计算机入门作业笔记（1）

miaom
2019年9月25日

Contents

Bonus Problem

resource: Glenn Brookshear_ Dennis Brylow-Computer Science – An Overview-Pearson Education Limited (2015) P134 T24

24. A game that used to be popular among computer hobbyists is core wars—a variation of battleship. (The term core originates from an early memory technology in which 0s and 1s were represented as magnetic fields in little rings of magnetic material. The rings were called cores.) The game is played between two opposing programs, each stored in different locations of the same computer’s memory. The computer is assumed to alternate between the two programs, executing an instruction from one followed by an instruction from the other. The goal of each program is to cause the other to malfunction by writing extraneous data on top of it; however, neither program knows the location of the other.
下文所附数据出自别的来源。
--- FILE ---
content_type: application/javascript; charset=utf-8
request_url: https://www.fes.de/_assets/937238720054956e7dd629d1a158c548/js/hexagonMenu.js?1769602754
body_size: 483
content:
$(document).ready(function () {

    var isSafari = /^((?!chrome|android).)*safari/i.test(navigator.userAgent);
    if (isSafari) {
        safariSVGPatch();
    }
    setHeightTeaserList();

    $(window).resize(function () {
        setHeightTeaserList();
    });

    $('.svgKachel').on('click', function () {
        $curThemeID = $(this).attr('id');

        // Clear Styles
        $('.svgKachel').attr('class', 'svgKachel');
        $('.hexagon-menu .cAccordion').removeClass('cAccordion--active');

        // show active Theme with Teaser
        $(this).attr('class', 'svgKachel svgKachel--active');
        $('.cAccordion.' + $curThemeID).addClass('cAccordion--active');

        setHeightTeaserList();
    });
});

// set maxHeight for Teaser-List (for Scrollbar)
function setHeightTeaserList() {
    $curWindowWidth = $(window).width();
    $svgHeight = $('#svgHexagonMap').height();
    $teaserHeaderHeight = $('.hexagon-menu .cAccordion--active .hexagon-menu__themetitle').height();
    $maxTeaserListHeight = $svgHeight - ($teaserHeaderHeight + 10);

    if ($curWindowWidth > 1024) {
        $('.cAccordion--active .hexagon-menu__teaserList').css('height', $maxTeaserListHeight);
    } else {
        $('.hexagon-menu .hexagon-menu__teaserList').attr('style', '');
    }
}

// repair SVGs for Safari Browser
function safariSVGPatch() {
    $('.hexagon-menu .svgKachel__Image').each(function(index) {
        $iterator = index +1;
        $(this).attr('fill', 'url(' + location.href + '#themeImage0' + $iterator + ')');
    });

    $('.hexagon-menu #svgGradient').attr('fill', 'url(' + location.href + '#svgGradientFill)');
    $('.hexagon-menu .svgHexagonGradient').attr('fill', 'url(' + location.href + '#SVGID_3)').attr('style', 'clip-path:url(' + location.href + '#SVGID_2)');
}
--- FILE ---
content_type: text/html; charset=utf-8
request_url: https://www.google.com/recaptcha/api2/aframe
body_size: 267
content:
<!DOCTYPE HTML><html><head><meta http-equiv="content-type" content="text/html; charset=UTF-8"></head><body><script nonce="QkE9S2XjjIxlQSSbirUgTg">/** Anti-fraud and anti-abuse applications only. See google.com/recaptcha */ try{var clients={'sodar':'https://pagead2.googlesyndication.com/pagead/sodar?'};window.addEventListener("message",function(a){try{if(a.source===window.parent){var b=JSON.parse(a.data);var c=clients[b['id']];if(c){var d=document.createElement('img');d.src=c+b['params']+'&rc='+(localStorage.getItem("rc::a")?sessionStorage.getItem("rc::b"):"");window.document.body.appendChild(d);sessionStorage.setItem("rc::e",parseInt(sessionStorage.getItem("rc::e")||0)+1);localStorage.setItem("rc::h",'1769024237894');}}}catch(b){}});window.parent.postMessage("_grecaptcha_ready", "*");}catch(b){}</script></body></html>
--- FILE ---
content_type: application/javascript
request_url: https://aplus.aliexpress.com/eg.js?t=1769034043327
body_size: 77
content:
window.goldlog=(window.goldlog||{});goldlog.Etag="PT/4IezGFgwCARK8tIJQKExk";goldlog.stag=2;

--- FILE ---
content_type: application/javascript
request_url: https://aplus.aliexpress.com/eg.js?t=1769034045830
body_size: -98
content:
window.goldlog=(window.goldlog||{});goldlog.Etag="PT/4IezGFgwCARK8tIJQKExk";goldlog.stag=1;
a. Write a program in the machine language of Appendix C that approaches the game in a defensive manner by being as small as possible.

b. Write a program in the language of Appendix C that tries to avoid any attacks from the
opposing program by moving to different locations. More precisely, beginning at location 00, write a program that will copy itself to location 70 and then jump to location 70.

c. Extend the program in (b) to continue relocating to new memory locations. In particular, make your program move to location 70, then to E0 (= 70 + 70) then to 60 (= 70 + 70 + 70) etc.

Appendix C

A Simple Machine Language

In this appendix we present a simple but representative machine language. We begin by explaining the architecture of the machine itself.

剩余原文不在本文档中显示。